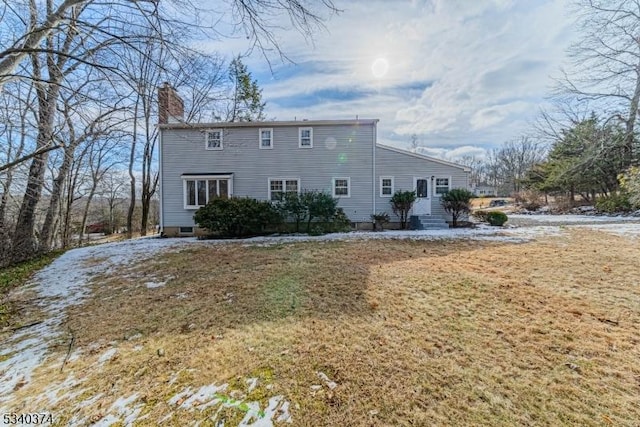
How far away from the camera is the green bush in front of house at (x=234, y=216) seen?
1159cm

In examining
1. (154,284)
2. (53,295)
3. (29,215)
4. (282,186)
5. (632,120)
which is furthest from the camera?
(632,120)

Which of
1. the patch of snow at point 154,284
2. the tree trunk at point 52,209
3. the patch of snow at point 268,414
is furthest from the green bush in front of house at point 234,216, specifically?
the patch of snow at point 268,414

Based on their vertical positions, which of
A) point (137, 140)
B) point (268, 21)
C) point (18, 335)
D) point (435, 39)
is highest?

» **THE PROBLEM**
Output every line of the entries above as a JSON list of strings, one string per line, with blank lines omitted. Leave the pictures out.

» **EXERCISE SOLUTION**
[
  "How far away from the camera is the green bush in front of house at (x=234, y=216) seen?",
  "1159cm",
  "In examining",
  "1. (154,284)",
  "2. (53,295)",
  "3. (29,215)",
  "4. (282,186)",
  "5. (632,120)",
  "which is furthest from the camera?",
  "(632,120)",
  "Which of",
  "1. the patch of snow at point 154,284",
  "2. the tree trunk at point 52,209",
  "3. the patch of snow at point 268,414",
  "is furthest from the green bush in front of house at point 234,216, specifically?",
  "the patch of snow at point 268,414",
  "Based on their vertical positions, which of",
  "A) point (137, 140)",
  "B) point (268, 21)",
  "C) point (18, 335)",
  "D) point (435, 39)",
  "is highest?"
]